On a space walk, you'll have that same feeling, just more of it. Head down, your glide over Earth at a very serene five miles a second. And the laws of Sir Isaac Newton give you full "intellectual confidence" that you're up there to stay! But when you move away from the station, look straight down at Earth 300 miles below, and feel or see nothing else around you ¾ a whisper seeps up from the back of your mind, "Suppose that Newton guy . . . was just a little bit wrong?"

You wipe the smile off your face and get back to work.

RE-ENTRY AND LANDING

We returned home from Skylab in our Command and Service, which is like the one you might have seen in the Apollo 13 movie, although the side of ours was not blown out by an exploding oxygen tank.

What would you experience if you went along for the ride?

First, you undock from the Space Station, fire the big engine on the back of the Service Module to slow up just slightly, separate the command module, and glide down towards re-entry. At first, re-entry is like being inside a soft-violet neon tube whose brightness gradually increases. Eventually the glow progresses to a white hot flame, the G’s and turbulence build, and it’s more like being inside a vibrating blast furnace on a centrifuge.

Eventually you find yourself hanging on 3 good chutes, and you know you are almost back home. You also know you are back to your normal weight, even though you feel 3 times heavier.

You splash down right on target two miles from the carrier.
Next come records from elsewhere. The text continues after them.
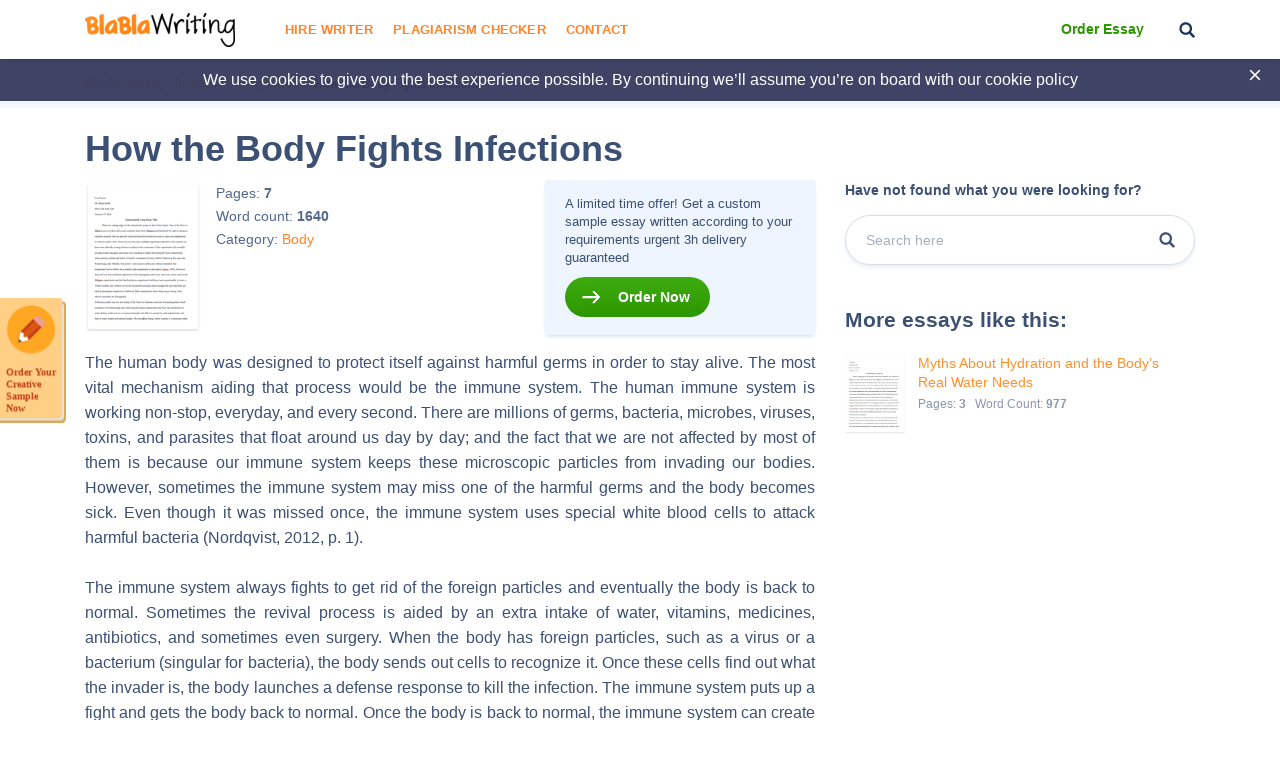

--- FILE ---
content_type: image/svg+xml
request_url: https://blablawriting.net/wp-content/themes/theme/assets/img/search-close.svg
body_size: -295
content:
<svg xmlns="http://www.w3.org/2000/svg" width="16" height="16" viewBox="0 0 16 16">
    <g fill="none" fill-rule="evenodd" stroke="#16325C" stroke-linecap="square" stroke-width="2">
        <path d="M14.571.722L1 15M15 15L.795.873"/>
    </g>
</svg>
The sea is clam with no wind; however, you still end up in what NASA calls, Stable Two. That means you’re hanging upside-down in the straps bobbing up and down on the ocean in a closed damp cabin with the heat of re-entry soaking back in — the most uncomfortable part of the whole flight. In a few minutes, you inflate three air bags and pop upright.

Once back on the carrier deck, part of you feels a little depressed. No matter how hard you push off, you can no longer float. And no matter where you go, you’re painfully aware that once again you have to haul along massive amounts of meat and bone. Rolling over at night becomes a real engineering challenge.

And there’s another disappointment to deal with. Without gravity in space, each of your vertebrae expands a bit and you become about two inches taller. Hey, this is great. Send me up again, and let me grow another two inches! But your new height is short-lived as soon as gravity gets you back into its clutches again.

We were proud of what the Skylab III team had accomplished. Besides all of the scientific and technical data returned, we had set a world record of 84 days in space. As an American record, it lasted for 21 years, which greatly disappointed us because it should have been broken much sooner.

Whether we look at the challenges and accomplishments of the initial crew’s repair work or the results from the onboard solar physics observatory, earth observations platform, medical experiments and most corollary experiments, Skylab was an unqualified success.